What DMARC policy should I start with?
Always start with p=none and set rua= to collect aggregate reports. Analyze reports for 2–4 weeks using a DMARC reporting service to confirm every legitimate mail stream passes SPF or DKIM alignment. Only once you are confident move to p=quarantine (start at pct=10 and increase gradually), then p=reject. Jumping straight to p=reject before auditing your senders will block legitimate mail.
What is DMARC alignment and why does it matter?
DMARC requires the domain in the visible From: header to align with the domain authenticated by SPF or DKIM. Relaxed alignment allows matching subdomains; strict alignment requires an exact match. Without alignment, an attacker could route mail through a legitimately authorized server while spoofing a different From: address — SPF would pass, but DMARC alignment would fail and the message would be subject to your policy.
Why is my email still going to spam even though SPF, DKIM, and DMARC all pass?

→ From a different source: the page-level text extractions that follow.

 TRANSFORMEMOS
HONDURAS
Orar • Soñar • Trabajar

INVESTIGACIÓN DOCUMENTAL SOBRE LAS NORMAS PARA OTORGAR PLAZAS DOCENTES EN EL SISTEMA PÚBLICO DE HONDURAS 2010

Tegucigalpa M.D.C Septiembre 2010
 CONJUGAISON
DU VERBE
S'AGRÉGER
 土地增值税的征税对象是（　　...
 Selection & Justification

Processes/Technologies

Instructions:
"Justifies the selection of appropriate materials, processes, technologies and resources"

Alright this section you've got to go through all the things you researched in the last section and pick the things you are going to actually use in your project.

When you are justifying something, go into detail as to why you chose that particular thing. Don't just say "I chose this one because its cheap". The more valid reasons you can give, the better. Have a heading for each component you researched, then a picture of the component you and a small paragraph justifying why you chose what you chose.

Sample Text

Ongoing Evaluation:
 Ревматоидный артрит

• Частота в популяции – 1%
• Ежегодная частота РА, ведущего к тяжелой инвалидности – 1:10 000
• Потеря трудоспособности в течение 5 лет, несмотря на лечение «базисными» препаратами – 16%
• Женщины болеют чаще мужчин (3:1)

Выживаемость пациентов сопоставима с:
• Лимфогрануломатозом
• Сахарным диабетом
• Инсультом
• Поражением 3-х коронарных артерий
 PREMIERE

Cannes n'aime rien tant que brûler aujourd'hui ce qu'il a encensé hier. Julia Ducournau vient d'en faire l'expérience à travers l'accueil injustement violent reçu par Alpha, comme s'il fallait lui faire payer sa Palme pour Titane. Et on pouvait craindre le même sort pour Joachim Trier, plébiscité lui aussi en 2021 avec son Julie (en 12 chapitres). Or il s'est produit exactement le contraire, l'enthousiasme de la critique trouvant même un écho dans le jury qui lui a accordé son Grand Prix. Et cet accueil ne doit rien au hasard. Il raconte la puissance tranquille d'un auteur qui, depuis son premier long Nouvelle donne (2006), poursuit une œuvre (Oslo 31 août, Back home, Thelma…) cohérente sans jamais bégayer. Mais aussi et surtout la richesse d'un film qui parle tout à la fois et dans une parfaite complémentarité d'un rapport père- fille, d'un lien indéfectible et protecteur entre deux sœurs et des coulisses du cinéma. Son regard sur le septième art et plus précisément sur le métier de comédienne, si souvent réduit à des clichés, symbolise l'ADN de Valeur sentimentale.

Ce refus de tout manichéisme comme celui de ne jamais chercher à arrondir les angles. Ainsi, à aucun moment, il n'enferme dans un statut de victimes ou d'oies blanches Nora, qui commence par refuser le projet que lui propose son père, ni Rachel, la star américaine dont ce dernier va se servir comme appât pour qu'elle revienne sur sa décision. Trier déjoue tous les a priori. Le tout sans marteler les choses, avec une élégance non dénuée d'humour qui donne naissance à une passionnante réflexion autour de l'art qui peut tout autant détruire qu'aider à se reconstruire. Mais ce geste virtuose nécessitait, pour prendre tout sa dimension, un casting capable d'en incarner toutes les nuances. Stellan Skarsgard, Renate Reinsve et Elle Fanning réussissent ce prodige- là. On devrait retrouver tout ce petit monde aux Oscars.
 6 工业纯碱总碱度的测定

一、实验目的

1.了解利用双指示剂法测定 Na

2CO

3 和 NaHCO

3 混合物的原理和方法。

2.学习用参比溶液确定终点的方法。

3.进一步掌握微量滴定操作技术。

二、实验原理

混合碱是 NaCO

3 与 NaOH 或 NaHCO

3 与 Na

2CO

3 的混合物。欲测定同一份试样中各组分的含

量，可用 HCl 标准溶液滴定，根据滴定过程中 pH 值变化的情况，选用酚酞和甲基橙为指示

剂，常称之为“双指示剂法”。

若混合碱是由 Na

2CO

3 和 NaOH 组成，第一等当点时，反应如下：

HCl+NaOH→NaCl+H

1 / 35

Authentication proves identity — it does not determine whether the mail is wanted. Spam filters also weigh sender IP reputation, domain age, content signals, engagement rates (opens, clicks, unsubscribes), and whether your IPs or domains appear on blocklists like Spamhaus. Check your sending IP against major blocklists, warm up new IPs gradually, practice list hygiene, and monitor bounce and complaint rates.
How often should I rotate DKIM keys?
Best practice is every 6–12 months, or immediately after any suspected key compromise. Use two selectors — one active, one standby — so you can publish the new key and let it propagate before switching your mail server to sign with it, then retire the old selector. Most enterprise mail platforms and ESPs handle key rotation automatically.
What is MTA-STS and do I need it if I already have DMARC?
MTA-STS (RFC 8461) and DMARC solve different problems. DMARC authenticates who sent the message. MTA-STS protects the transport channel — it forces sending servers to use TLS when delivering to your mail servers and validates the certificate, preventing downgrade attacks where an attacker strips STARTTLS from the connection. They complement each other; DMARC without MTA-STS still leaves your inbound mail transport vulnerable to interception.
Can I use a third-party ESP (like Mailchimp or SendGrid) and still pass DMARC?
Yes, but you need to set up DKIM signing through the ESP using your own domain — most ESPs let you add a CNAME-based DKIM selector that they sign on your behalf. For SPF, add the ESP's include: to your SPF record. With both in place, messages from the ESP will pass DMARC alignment. Without DKIM configured via your domain, the ESP's own DKIM will not satisfy alignment for your From: domain.
Brand Indicators for Message Identification
Once you reach DMARC p=reject, you can implement BIMI — a DNS record that displays your brand logo in supporting email clients (Gmail, Yahoo, Apple Mail).
Requires a Verified Mark Certificate (VMC) from a CA like Entrust or DigiCert, and your logo in SVG Tiny 1.2 format.